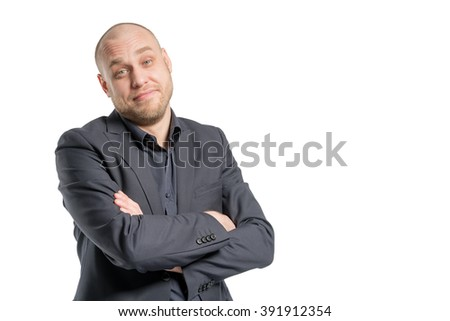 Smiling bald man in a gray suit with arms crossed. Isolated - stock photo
==
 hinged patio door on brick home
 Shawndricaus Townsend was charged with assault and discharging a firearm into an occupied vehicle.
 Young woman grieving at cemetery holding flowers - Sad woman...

What you should do
Precisely the lines between those holding "Shawndricaus Townsend was" and "Young woman grieving", inclusive, are to be reproduced from the listing above, with nothing added.

Task result
 Shawndricaus Townsend was charged with assault and discharging a firearm into an occupied vehicle.
 Young woman grieving at cemetery holding flowers - Sad woman...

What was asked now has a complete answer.